■ Short exercise
Find "What is the distance from" in the data, then restate the line it sits in and every later line word for word, ending with the last line.

■ Given information
╔══
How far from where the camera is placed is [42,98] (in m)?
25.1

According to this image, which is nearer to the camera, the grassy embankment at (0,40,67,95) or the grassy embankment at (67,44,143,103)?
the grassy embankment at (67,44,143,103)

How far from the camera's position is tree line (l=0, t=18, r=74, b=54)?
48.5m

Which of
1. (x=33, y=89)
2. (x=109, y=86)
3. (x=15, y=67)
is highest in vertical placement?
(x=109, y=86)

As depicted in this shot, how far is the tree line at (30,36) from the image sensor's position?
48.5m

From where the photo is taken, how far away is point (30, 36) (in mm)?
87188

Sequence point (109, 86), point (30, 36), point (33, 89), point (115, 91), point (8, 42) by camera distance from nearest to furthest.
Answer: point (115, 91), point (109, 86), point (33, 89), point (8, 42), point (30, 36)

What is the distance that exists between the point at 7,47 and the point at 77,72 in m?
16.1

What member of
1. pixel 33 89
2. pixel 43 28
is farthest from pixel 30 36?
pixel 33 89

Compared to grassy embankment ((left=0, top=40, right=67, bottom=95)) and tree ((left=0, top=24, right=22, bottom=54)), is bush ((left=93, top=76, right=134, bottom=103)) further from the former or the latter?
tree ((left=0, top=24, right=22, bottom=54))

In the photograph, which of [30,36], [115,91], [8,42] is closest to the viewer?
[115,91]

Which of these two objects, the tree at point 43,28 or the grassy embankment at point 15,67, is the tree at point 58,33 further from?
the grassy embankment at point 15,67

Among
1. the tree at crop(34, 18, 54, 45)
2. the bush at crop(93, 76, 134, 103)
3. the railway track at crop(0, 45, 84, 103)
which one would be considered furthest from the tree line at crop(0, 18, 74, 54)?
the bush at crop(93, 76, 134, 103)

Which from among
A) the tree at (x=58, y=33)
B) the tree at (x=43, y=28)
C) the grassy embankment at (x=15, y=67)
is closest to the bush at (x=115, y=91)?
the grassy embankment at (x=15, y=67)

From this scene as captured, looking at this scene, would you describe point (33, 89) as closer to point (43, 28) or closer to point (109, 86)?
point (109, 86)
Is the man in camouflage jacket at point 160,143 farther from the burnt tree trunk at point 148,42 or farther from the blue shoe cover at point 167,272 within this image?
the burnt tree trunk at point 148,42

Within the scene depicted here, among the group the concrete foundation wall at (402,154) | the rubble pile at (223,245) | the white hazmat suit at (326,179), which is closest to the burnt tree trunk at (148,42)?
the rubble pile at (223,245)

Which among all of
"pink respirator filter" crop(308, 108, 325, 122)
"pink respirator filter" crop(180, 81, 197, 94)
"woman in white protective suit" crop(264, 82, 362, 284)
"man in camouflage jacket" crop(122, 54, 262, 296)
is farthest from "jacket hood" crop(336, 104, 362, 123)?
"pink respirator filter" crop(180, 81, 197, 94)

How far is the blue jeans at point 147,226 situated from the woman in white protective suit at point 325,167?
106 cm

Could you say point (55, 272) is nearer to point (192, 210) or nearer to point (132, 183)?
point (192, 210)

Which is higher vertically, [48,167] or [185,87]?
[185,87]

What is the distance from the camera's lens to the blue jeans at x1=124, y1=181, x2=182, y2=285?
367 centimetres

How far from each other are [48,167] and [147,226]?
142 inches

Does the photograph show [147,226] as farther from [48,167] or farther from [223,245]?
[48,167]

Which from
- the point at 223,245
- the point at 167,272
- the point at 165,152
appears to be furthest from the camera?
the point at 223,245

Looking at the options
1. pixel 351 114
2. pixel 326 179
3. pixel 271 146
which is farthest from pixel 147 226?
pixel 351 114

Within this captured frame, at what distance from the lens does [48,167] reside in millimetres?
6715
╚══
■ Expected answer
What is the distance from the camera's lens to the blue jeans at x1=124, y1=181, x2=182, y2=285?
367 centimetres

How far from each other are [48,167] and [147,226]?
142 inches

Does the photograph show [147,226] as farther from [48,167] or farther from [223,245]?
[48,167]

Which from
- the point at 223,245
- the point at 167,272
- the point at 165,152
appears to be furthest from the camera?
the point at 223,245

Looking at the options
1. pixel 351 114
2. pixel 326 179
3. pixel 271 146
which is farthest from pixel 147 226?
pixel 351 114

Within this captured frame, at what distance from the lens does [48,167] reside in millimetres?
6715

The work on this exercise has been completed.